For temperature, the results of declining OMR AT (Figure 6) and the correlation with LUCC (Table 3 and Table 4) revealed that changes of land cover mitigated the warming effect, but the effect was not significant, which is consistent with previous studies [17,53]. Our results also indicated that changes of the area ratio of agricultural and forestry land had an indistinct influence on temperature (Table 3 and Table 4). Furthermore, study results of Silvério et al. [47] indicated that forest-to-crop transitions increased land surface temperature. In the study area, some agricultural land has transformed into forestry land. These results revealed that optimization of vegetation structure contributed to climate change mitigation. In addition, since both temperature and OMR temperature had no significant relationship with the change of water area in the study area (Table 3 and Table 4), impoundment of the reservoir had no significant influence on temperature change. However, there was a very close relationship between temperature and environmental temperature at all temporal scales, and the relationship after the 1990s was stronger than it was before the 1990s (Table 1). This indicated that temperature in the study area was mainly affected by environmental temperature and that this effect increased after the 1990s.

4.2.2. RH Change Analysis

RH in this study is defined as the ratio of the gram-molecular weight of actual water vapor to that of saturated water vapor at the same pressure and temperature [54]. The Clausius–Clapeyron saturated vapor pressure equation (PV = nRT, where P is the pressure, V the volume of water vapor, n the amount of water vapor, R a constant, and T the temperature) indicates that the amount of water vapor is inversely proportional to temperature at a given pressure for a unit volume. Consequently, for a given zone, if the actual water vapor is constant or changes slightly because no (or not enough) water vapor is transferred into the atmosphere, and the amount of saturated water vapor increases significantly with the temperature, then the relative humidity will decrease.
In this study, T rose rapidly after 1996, and RH rapidly declined in the meantime (Figure 5), indicating that RH was likely affected by T. Moreover, RH was more closely related to local temperature and precipitation than to environmental climate. Humidity and temperature were closely related especially in the late 1990s (Table 1), indicating that RH was affected more by the local temperature in the study area than by environmental climate.
Changes in land surface cover also affected RH by altering surface evaporation [15,55]. The dry-island effect of urban areas [50] caused by urban expansion and the decreased transpiration caused by overall vegetation reduction [48] can have a dehumidifying effect on the study area, and the impoundment of reservoirs has a humidifying effect [15,16]. Each land cover category affected the RH differently.

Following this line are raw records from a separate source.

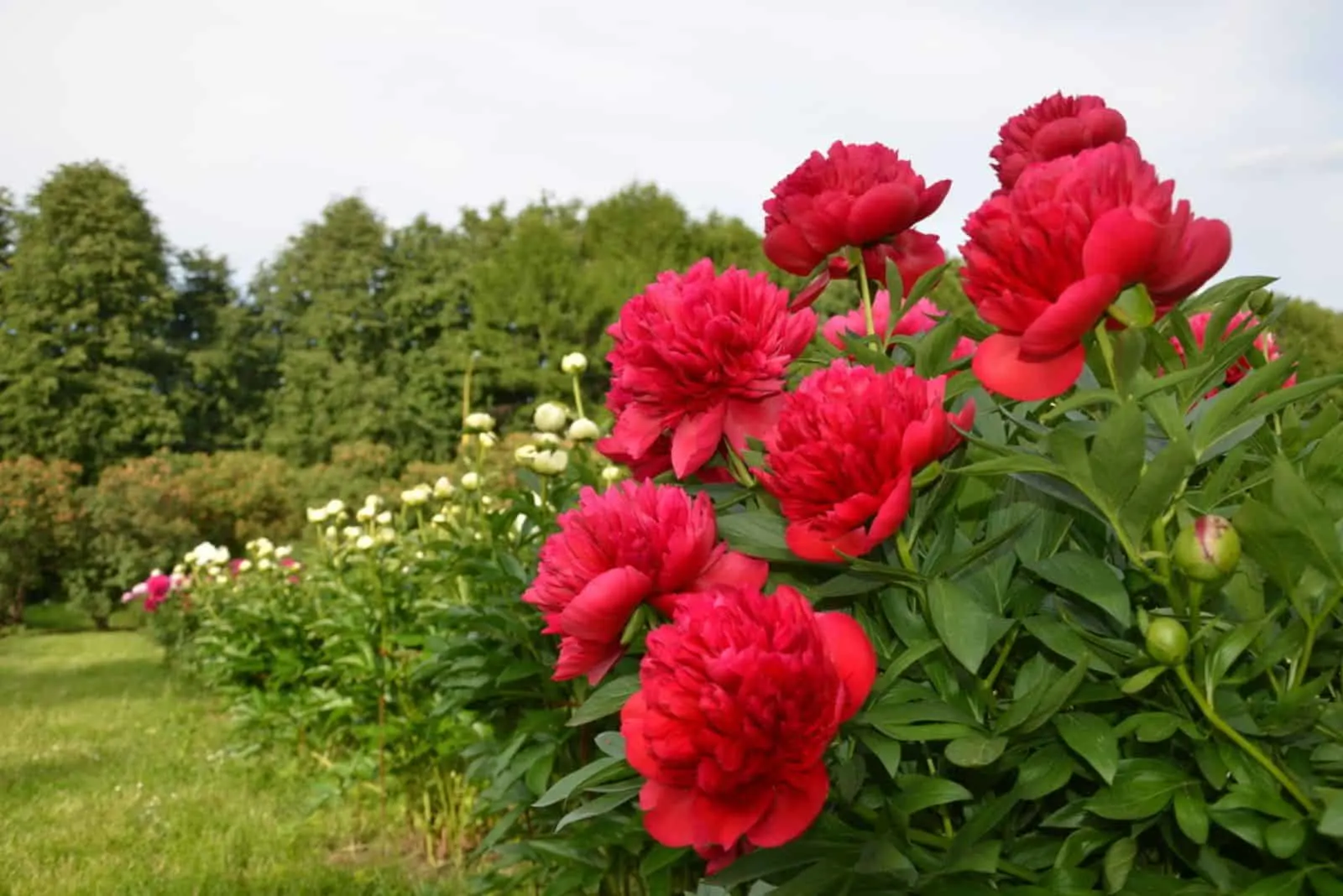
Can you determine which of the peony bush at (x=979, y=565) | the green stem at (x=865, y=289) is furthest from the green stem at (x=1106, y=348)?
the green stem at (x=865, y=289)

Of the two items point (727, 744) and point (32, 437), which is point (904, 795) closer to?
point (727, 744)

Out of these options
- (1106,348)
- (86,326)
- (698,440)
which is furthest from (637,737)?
(86,326)

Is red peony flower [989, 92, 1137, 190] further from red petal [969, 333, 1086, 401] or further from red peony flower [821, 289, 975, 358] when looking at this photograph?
red petal [969, 333, 1086, 401]

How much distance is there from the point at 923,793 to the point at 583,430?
1.36 metres

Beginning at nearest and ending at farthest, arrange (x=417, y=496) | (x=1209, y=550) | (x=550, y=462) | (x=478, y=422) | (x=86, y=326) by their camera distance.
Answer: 1. (x=1209, y=550)
2. (x=550, y=462)
3. (x=478, y=422)
4. (x=417, y=496)
5. (x=86, y=326)

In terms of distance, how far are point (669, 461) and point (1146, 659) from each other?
0.43 meters

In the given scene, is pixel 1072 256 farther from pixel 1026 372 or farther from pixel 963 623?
pixel 963 623

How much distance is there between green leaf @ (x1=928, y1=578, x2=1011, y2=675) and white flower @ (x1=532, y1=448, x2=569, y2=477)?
4.41ft

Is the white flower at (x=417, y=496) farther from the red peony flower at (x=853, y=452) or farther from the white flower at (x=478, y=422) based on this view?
the red peony flower at (x=853, y=452)

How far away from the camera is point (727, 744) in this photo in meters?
0.63

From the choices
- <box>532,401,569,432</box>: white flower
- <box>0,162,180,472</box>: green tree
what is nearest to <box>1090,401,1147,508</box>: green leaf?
<box>532,401,569,432</box>: white flower

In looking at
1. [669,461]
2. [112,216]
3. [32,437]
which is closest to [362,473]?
[32,437]

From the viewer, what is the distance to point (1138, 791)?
2.39 ft

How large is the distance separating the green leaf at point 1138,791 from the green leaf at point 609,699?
1.07ft
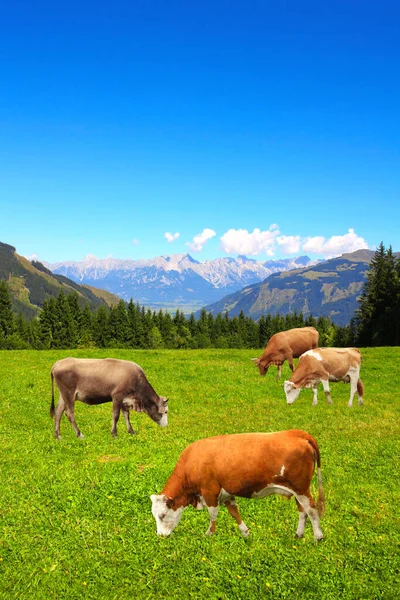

The curve of OMR RH represented an upward change trend of impact of integrated land cover categories on RH in the study area (Figure 6). This change trend significantly illustrated (Figure 6) that the integrated land cover changes humidified the study area, which revealed that the humidification effect of reservoir impoundment was greater than the dehumidification effect of urbanization and reduced vegetation.
Comparing the influence of reservoir impoundment on the air relative humidity in the study area with that of temperature, the RH finally obeyed the influence of temperature and showed a decreasing trend (Figure 2). Because the local temperature was mainly affected by the environmental temperature, the RH in this study was indirectly affected by the environmental temperature.

4.2.3. FD Change Analysis

FD was significantly related to LUCC (Table 3). However, due to the lack of FD reanalysis data from NCEP-NCAP, the effect of the upper atmosphere was not eliminated. This made it impossible to obtain the anomalies curve of the OMR FD, which thus could not explain the relationship between FD and LUCC as the relationships between RH and T and LUCC had been explained by the anomalies curve of the OMR RH and T (Figure 6).
Our results indicated that RH was the most relevant meteorological factor that influenced FD changes in the study area and that RH was significantly related to Wtr. This revealed that changes of water area likely affected the FD in this study area, although the significance of the effect cannot be guaranteed. Moreover, FD was significantly related to Urb (Table 3), and urbanization can reduce the frequency of surface fog [56]. From 1990 to 2010, the area of Urb increased by approximately 439% in the study area. According to the study results of Brovkin et al. [51], we then inferred that Urb had a significant negative effect on FD in the study area. In addition, FD was significantly related to area changes of Agr and Frt (Table 3), and the formation of fog is affected by air humidity and temperature [56,57]. Although agricultural land can cool the land surface temperature [58], its impact on air humidity is not clear because of the differences of the area ratio of irrigation and dry land. Additionally, the impact of the area change of forestry land on temperature was not certain in this study (see above). Therefore, we were not able to determine the impact of agriculture and forest land changes and the area ratio changes of agriculture and forest land on FD in the study area, despite the fact that the area of forest and farmland had changed by more than 10%. Besides, as temperature and humidity in the study area were mainly affected by environmental climate, FD was not only affected by changes of surface coverage but also influenced by the environmental temperature and humidity.

4.3. Summary

In this section, we answer the three questions posed in introduction section. First, the trend of climate change in the dam period was steeper than in the pre-dam period, and, except for PRE, trends of the other three meteorological factors were contrary to those in the pre-dam period. The trends of T and RH in the post-dam period were steeper than those in the dam period with the same trend direction, while the trend of FD was gentler in the post-dam period than in the dam period and PRE turned its trend direction in the post-dam period. Second, there was a turning point at 1996 for changes of FD, T, and RH. RH was significantly correlated with the LUCC, especially with reservoir impoundment, while the relationship between T and LUCC was not obvious. Finally, although the meteorological factors affected each other and were affected by the LUCC, the climate changes were attributed to the surrounding environmental climate.
It is known that there is an interaction effect between land surface and atmosphere on this planet. As discussed above, local climate is influenced more by surrounding environmental climate change instead of by land cover changes, which indicates that local ecosystem fails to maintain its development via adjusting local climate. As a result, species have to adapt themselves to climate change. Studies suggested that climate change altered the structure and distribution of forest [59,60], and hastened the demise of some animals [61]. Other studies indicated that climate change is a key threat to the sustainable development of reservoir areas [62]. Our study found that increased temperature and decreased air humidity are detected in the TGRA. This climate change may result in frequent extreme high temperature and drought events in the TGRA, which may lead to further vulnerability of ecosystem and impact the sustainable development of the TGRA.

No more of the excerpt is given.